You can also point to Covid, but the data coming out shows the vaccine didn’t work and neither did masks. The fear that was brewed and spread by a corrupt media complex was a politically motivated firestorm designed to help one party have success over another.
It’s fun to look at the vacancies in commercial real estate and wonder how much money is being lost, as long as you aren’t invested in it. However, I wouldn’t short the sector because I think that once we get through all this Covid bullshit, offices will hum again. The difference might be that some cities which are growing won’t have enough CRE to satisfy demand, and cities that continue to see flight will have too much. You can’t move city centers and buildings.
The moral of this story is if you are an employee and have access to an office, go back to it. It will be better for your career. If you are a boss, tell employees that they need to come back to the office. It will be better for your company. If you are a shareholder of a company, tell the CEO and Board of Directors to get their employees back in the office.
Amen!! I don't know how new employees can really learn & get ahead via remote work; too much is lost in the absence of face-to-face interactions. Mentoring requires real personal relations. Great post.

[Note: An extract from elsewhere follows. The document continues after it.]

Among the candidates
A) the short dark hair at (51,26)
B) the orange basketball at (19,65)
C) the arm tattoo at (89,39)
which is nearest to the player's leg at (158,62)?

As much as I sympathize with new employees and their reduced apprenticeship opportunities, in my personal experience work from home is much, much preferable.
From employee's perspective:
a) no distractions by unnecessary meetings. Those on goog-meet, etc could be turned on simultaneously with workflow in no-video mode, and attend to (or not) as I see fit
b) ability to organize my day by priorities I set myself, not my [numerous] bosses.
c) no personal interaction with annoying SJW, career opportunists-backstabbers, generally all kinds of unpleasant arrogant human traits and asocial behavior.
d) expense-wise, on balance, I think it's a win (NYC): save ~$200/month on commute); ~$250/month on lunches; ~$50-$300 on new/repaired clothes and shoes. In debit column, Spend $extra: we are not given a stipend or reimbursement on workday portion cost of utilities, home office, internet, etc
e) safety. Again, NYC here: you all heard, I think, of our street & transport crime situation. Until I can be sure I'll not become a "random knife attack" statistic during commute, I'd rather work from home
f) no wasted time on commute (1hr each way, min) in crowded environment (leading to common infections, among other things)
From an employer POV: all of the above improves my productivity, as I'm able to sleep more, concentrate better and spend extra free time on professional training. Plus, less sick-day absences cost.
The only reason, I think, companies demand bodies return to fill office seats is they have existing long-term leases of huge offices they renovated at high expense, and now they don't want to break these contracts and lose the money. That's it. All and any noise about "productivity", "mentoring", "collaboration" etc are just that: tall tales.
Thank you, but no, thank you - as much as I can I'll resist.